## Your objective
Locate every line in the listing below that contains the word "background", and copy each of those lines. Case counts.

## Records from a spatial question set

--- BEGIN ---

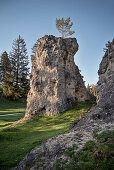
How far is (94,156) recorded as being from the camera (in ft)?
20.4

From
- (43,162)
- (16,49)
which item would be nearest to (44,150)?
(43,162)

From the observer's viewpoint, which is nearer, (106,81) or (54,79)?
(106,81)

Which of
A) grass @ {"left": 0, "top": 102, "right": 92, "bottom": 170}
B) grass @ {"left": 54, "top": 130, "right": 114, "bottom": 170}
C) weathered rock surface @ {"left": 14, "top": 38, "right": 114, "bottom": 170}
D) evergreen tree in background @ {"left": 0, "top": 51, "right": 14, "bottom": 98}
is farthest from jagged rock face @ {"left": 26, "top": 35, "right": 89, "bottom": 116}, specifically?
evergreen tree in background @ {"left": 0, "top": 51, "right": 14, "bottom": 98}

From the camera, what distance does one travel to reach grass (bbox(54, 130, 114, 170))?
224 inches

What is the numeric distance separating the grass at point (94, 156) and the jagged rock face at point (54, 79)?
16133mm

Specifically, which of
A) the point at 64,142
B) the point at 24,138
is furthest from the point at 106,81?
the point at 24,138

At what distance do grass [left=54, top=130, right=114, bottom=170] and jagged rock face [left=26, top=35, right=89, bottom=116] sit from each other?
52.9 ft

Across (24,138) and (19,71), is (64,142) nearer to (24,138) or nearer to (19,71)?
(24,138)

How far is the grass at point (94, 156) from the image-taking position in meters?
5.69

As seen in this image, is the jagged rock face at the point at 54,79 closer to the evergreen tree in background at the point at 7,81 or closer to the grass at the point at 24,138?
the grass at the point at 24,138

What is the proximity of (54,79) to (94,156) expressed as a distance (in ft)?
65.8

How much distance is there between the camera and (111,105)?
11953mm

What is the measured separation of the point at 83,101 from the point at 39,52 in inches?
544

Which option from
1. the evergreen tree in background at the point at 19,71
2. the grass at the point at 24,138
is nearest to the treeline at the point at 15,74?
the evergreen tree in background at the point at 19,71
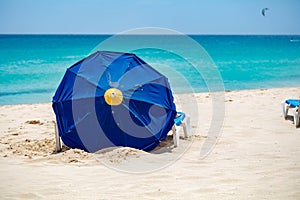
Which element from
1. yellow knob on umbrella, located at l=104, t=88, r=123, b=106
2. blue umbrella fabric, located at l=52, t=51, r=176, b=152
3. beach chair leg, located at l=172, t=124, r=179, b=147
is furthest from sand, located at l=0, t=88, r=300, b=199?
yellow knob on umbrella, located at l=104, t=88, r=123, b=106

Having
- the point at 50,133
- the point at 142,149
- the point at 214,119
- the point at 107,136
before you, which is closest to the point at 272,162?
the point at 142,149

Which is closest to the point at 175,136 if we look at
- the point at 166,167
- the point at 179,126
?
the point at 179,126

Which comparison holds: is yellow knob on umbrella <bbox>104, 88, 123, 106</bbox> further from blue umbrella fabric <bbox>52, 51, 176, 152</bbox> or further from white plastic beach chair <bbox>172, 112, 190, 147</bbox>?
white plastic beach chair <bbox>172, 112, 190, 147</bbox>

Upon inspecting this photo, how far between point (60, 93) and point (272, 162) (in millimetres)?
3569

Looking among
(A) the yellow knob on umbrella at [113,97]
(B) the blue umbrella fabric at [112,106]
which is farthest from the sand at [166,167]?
(A) the yellow knob on umbrella at [113,97]

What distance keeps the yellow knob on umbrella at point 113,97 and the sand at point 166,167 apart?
0.77 meters

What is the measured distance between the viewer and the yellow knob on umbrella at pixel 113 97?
20.1ft

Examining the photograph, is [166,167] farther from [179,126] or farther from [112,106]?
[179,126]

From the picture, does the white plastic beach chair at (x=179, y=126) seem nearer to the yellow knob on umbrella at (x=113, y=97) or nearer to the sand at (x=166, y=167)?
the sand at (x=166, y=167)

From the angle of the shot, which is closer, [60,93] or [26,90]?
[60,93]

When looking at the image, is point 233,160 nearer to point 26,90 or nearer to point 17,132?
point 17,132

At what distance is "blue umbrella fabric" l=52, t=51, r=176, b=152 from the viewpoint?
243 inches

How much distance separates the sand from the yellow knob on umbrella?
2.53 ft

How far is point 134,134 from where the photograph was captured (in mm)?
6301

--- END ---

## Full solution
D) evergreen tree in background @ {"left": 0, "top": 51, "right": 14, "bottom": 98}
evergreen tree in background @ {"left": 0, "top": 51, "right": 14, "bottom": 98}
As seen in this image, is the jagged rock face at the point at 54,79 closer to the evergreen tree in background at the point at 7,81 or closer to the grass at the point at 24,138?
1. the evergreen tree in background at the point at 19,71
the evergreen tree in background at the point at 19,71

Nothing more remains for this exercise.